### Exercise aim
Exactly as written, write out the lines below from the first to the one containing "4.Compact the three", inclusive. Pictures do not belong in the copy.

╭─ Data provided

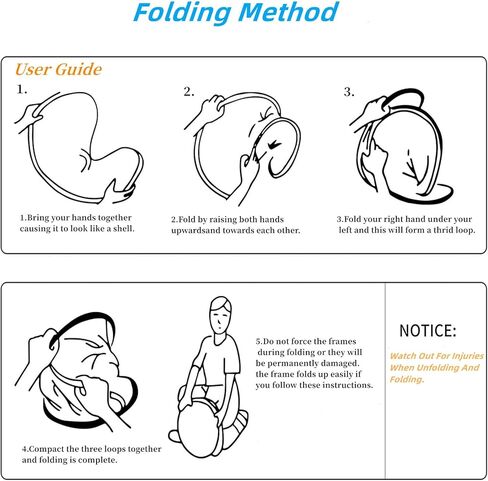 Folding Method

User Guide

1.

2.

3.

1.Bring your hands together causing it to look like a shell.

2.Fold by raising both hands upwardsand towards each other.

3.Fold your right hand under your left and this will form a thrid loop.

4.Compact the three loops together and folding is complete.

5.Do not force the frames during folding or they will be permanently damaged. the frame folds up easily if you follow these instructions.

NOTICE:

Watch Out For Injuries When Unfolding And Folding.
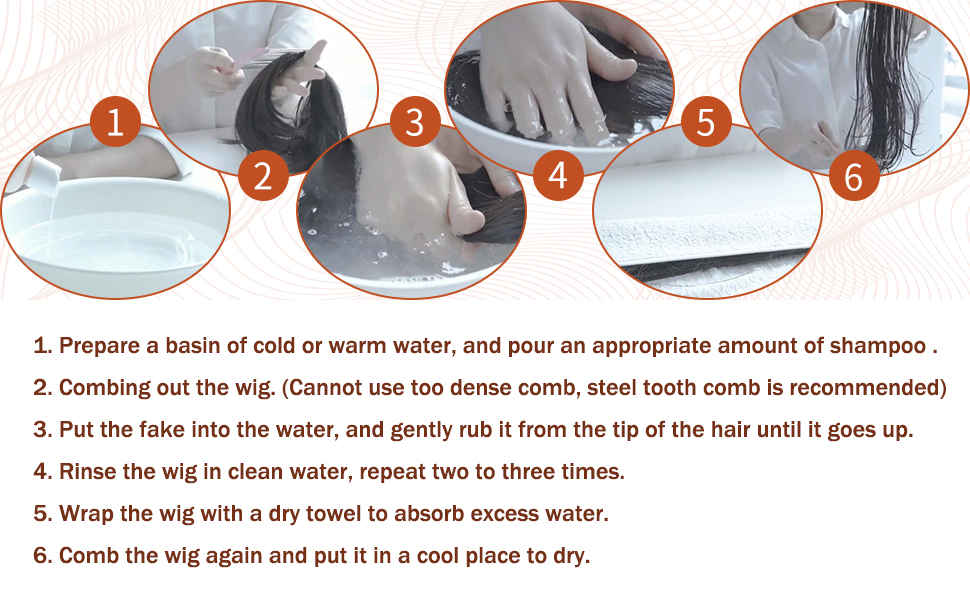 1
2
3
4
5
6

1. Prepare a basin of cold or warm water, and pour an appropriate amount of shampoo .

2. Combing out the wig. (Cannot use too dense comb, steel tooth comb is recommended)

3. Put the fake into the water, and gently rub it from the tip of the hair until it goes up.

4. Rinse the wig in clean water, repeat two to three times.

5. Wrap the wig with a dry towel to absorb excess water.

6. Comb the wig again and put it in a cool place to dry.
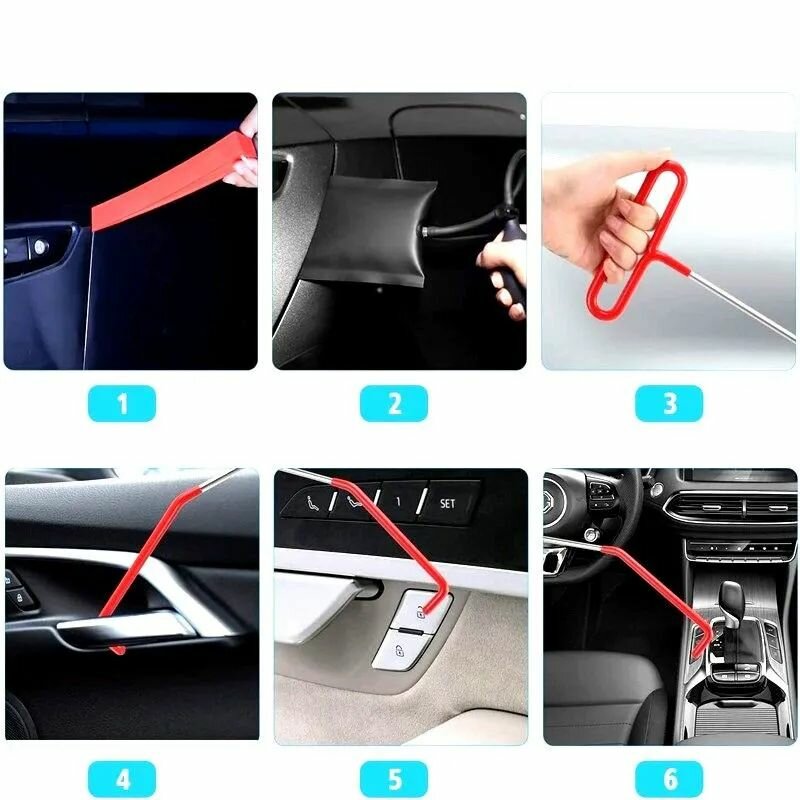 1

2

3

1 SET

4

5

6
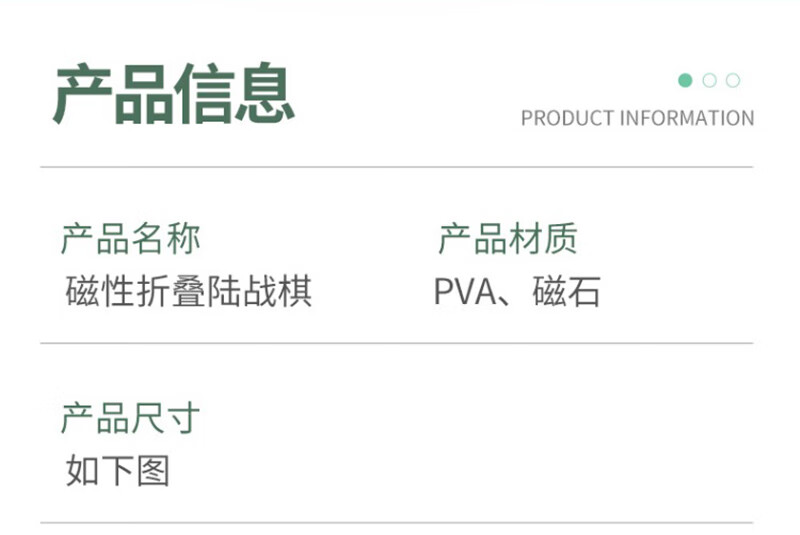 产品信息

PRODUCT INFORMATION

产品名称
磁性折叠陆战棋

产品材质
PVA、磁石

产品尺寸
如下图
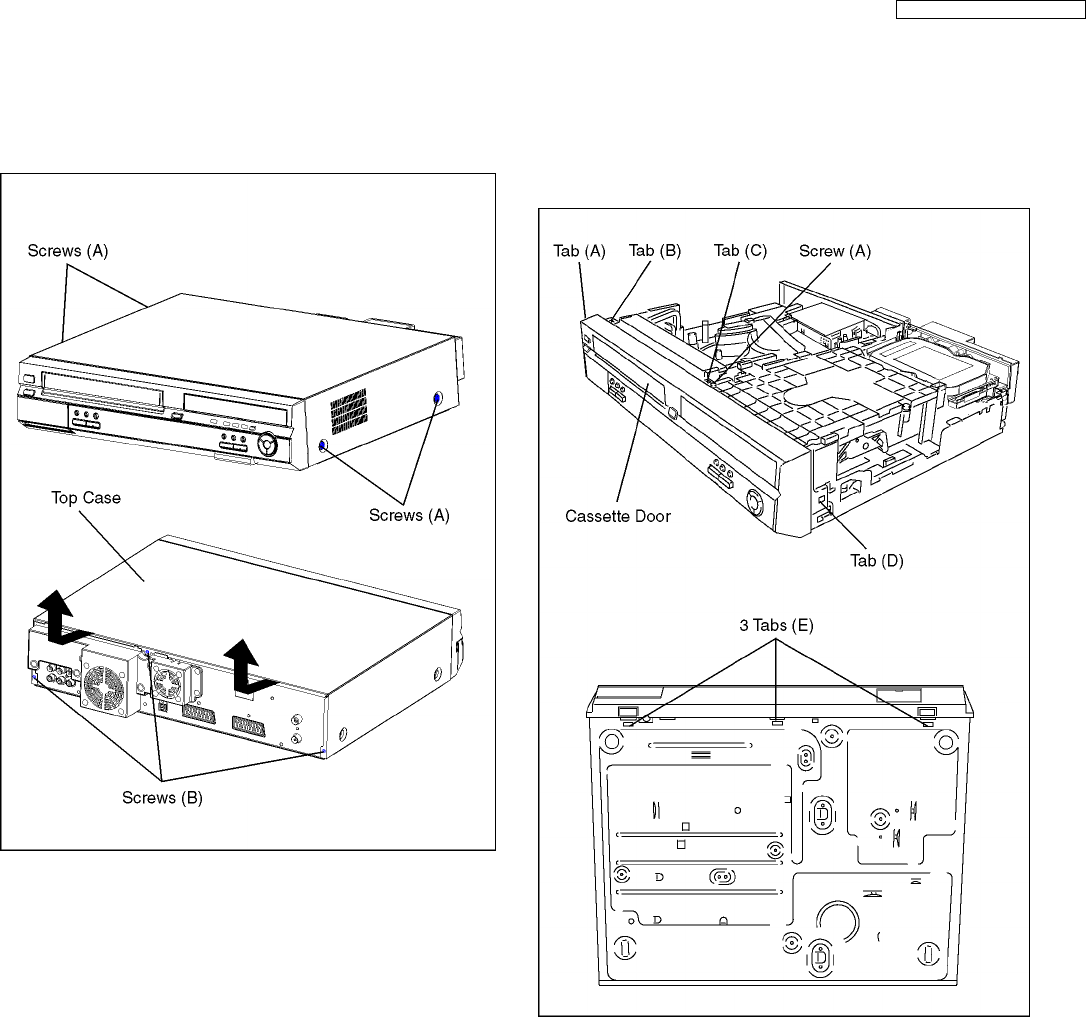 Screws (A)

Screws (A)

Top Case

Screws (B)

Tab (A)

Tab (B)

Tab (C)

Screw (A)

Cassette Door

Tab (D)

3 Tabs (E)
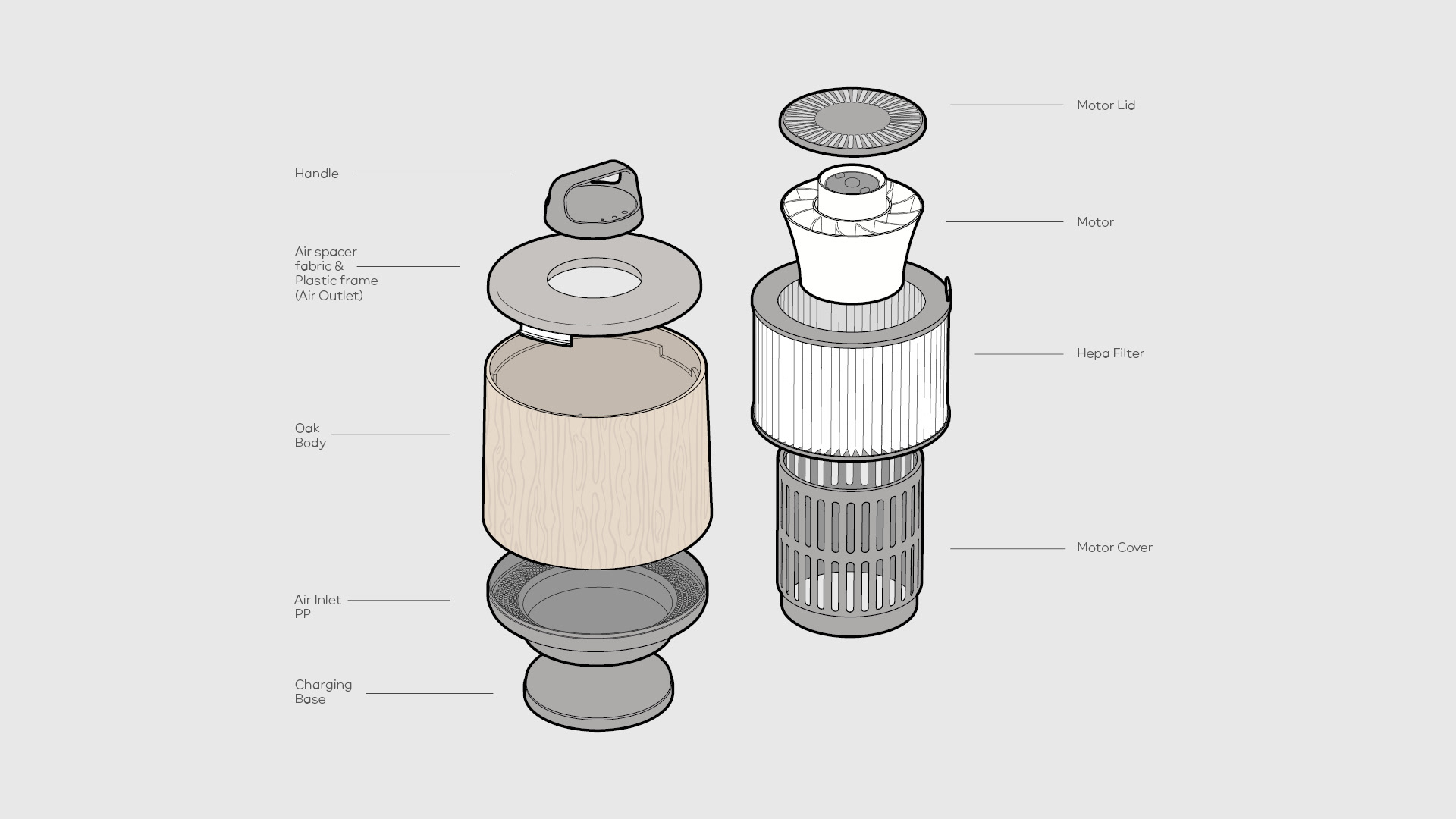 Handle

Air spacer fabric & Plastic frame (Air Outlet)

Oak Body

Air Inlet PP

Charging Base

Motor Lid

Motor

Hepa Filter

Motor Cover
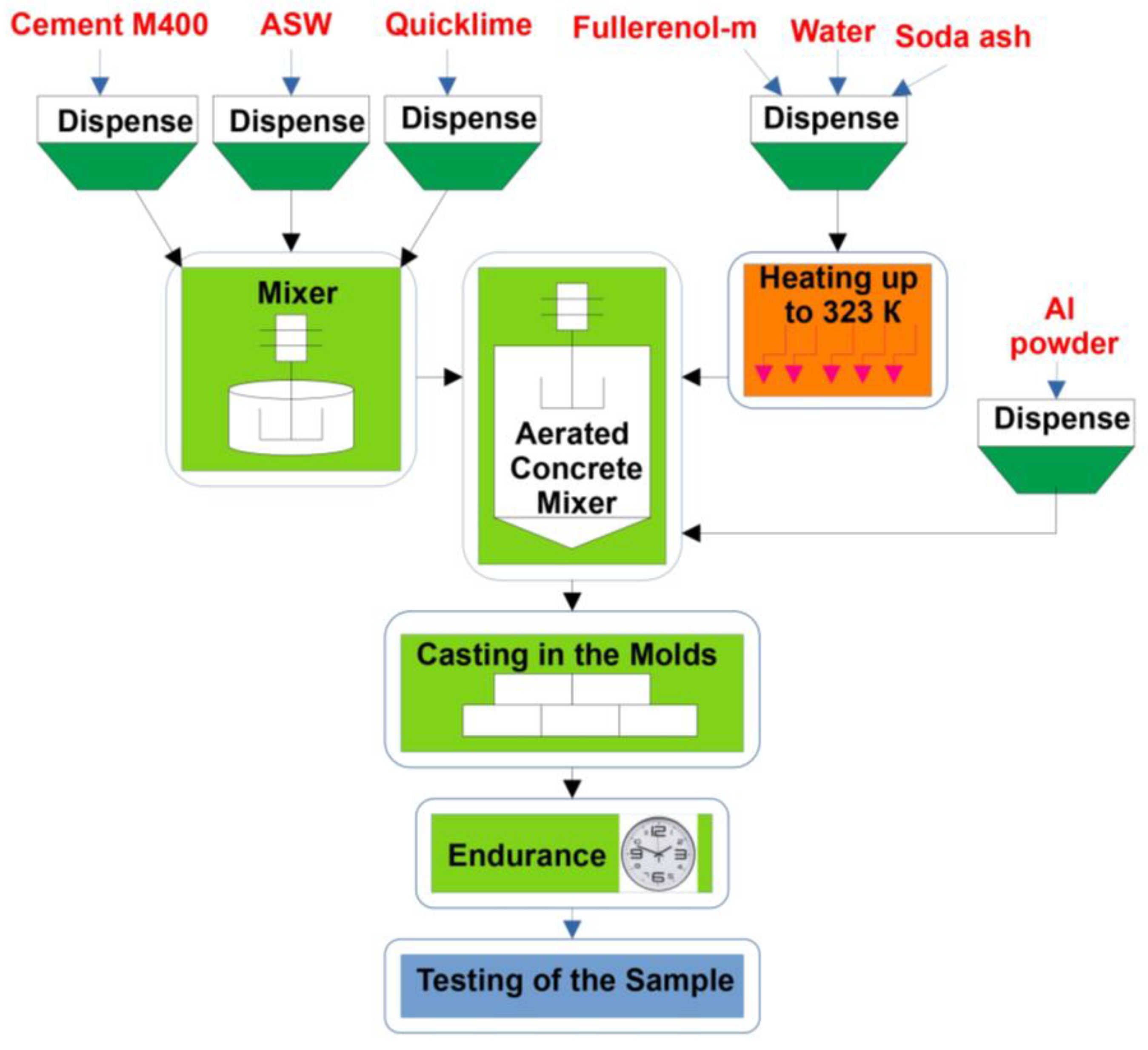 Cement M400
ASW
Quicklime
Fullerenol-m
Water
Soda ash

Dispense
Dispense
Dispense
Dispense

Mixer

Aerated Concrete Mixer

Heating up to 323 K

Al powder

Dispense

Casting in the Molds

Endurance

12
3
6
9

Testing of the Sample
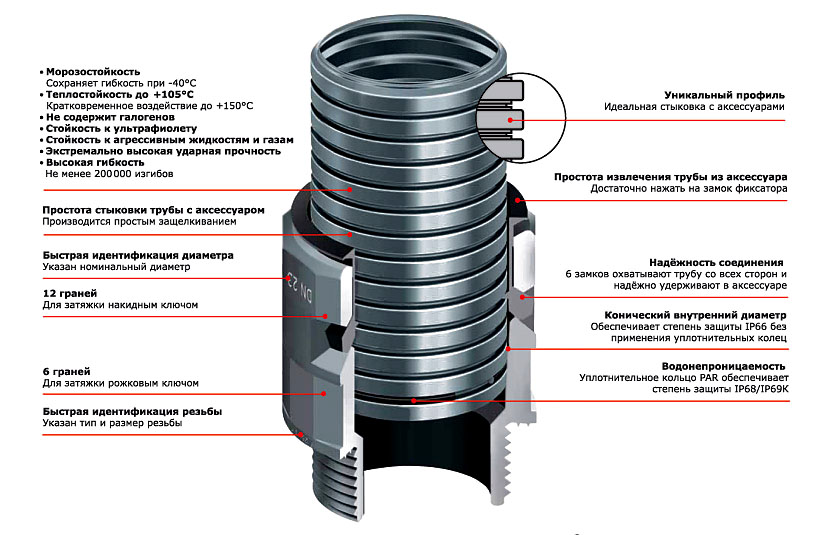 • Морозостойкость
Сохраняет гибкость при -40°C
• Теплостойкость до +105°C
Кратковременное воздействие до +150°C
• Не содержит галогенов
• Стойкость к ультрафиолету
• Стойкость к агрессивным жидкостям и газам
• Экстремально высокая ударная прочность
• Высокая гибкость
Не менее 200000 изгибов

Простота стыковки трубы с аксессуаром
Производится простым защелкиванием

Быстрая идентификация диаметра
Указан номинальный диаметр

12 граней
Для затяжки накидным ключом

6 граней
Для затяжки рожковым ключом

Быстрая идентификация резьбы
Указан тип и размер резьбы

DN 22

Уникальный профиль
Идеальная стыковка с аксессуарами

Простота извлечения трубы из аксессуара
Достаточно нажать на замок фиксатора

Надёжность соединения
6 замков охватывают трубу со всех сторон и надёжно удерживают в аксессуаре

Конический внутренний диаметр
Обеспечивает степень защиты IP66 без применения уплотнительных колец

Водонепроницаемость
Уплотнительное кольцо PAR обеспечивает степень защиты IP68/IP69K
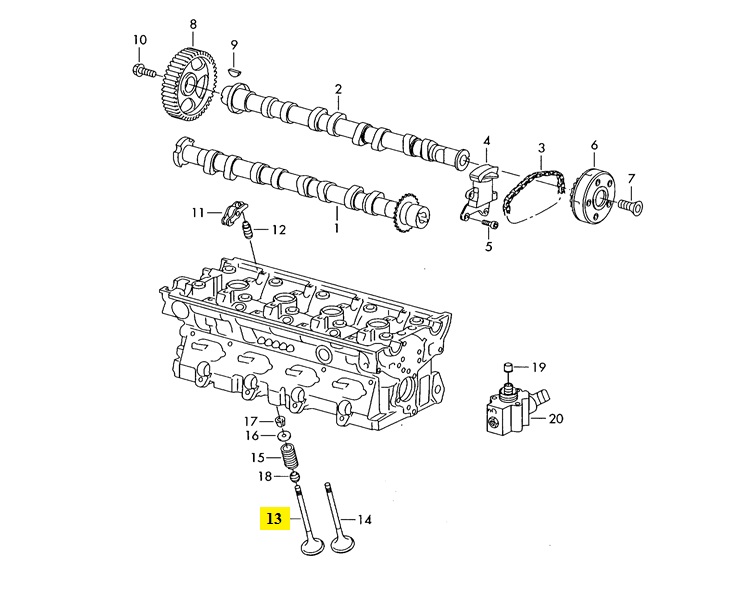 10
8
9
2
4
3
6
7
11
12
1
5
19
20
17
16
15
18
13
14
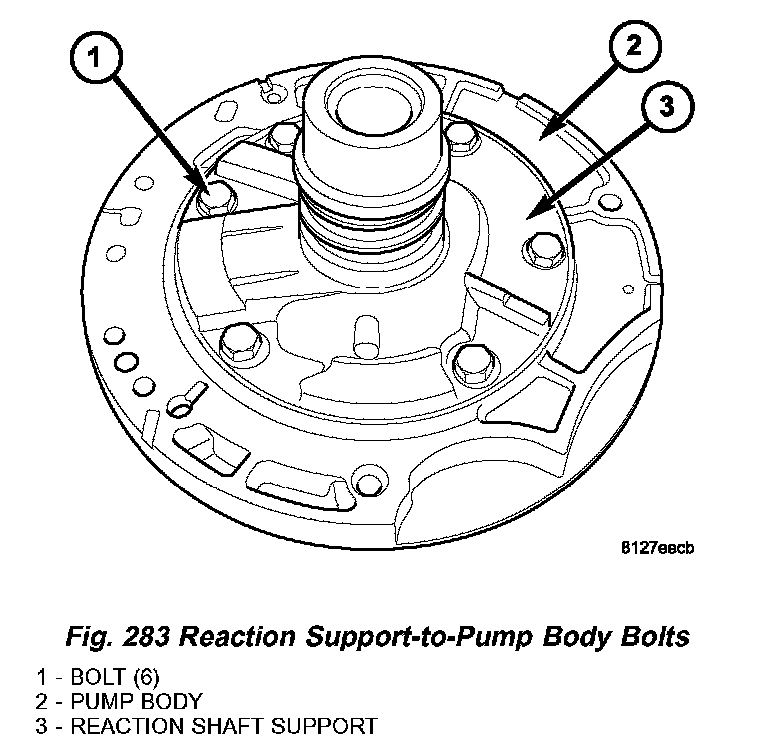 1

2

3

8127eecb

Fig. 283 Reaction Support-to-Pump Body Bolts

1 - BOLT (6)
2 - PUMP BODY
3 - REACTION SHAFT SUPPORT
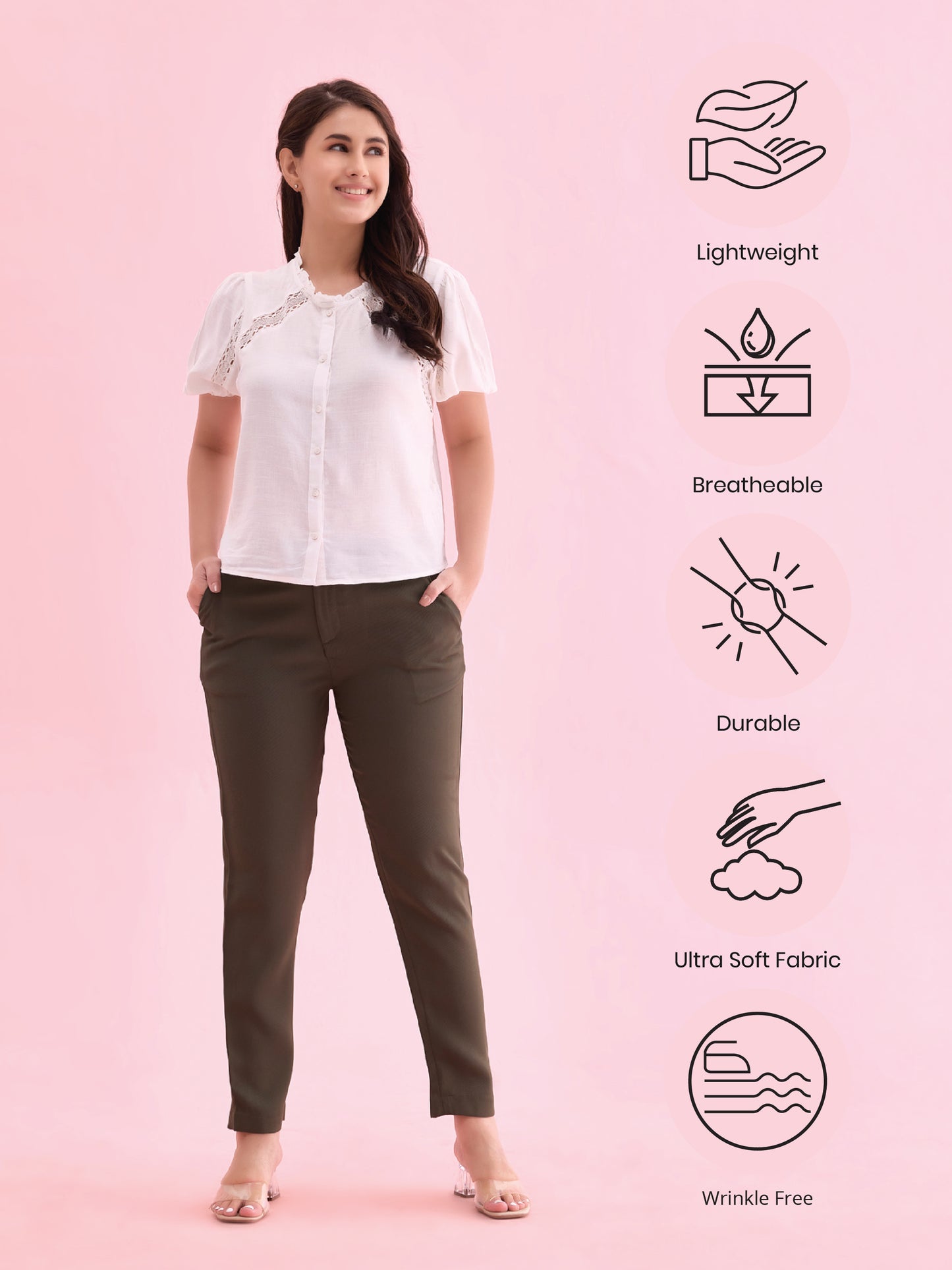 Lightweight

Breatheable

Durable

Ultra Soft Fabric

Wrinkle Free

╰─

### Problem solution
 Folding Method

User Guide

1.

2.

3.

1.Bring your hands together causing it to look like a shell.

2.Fold by raising both hands upwardsand towards each other.

3.Fold your right hand under your left and this will form a thrid loop.

4.Compact the three loops together and folding is complete.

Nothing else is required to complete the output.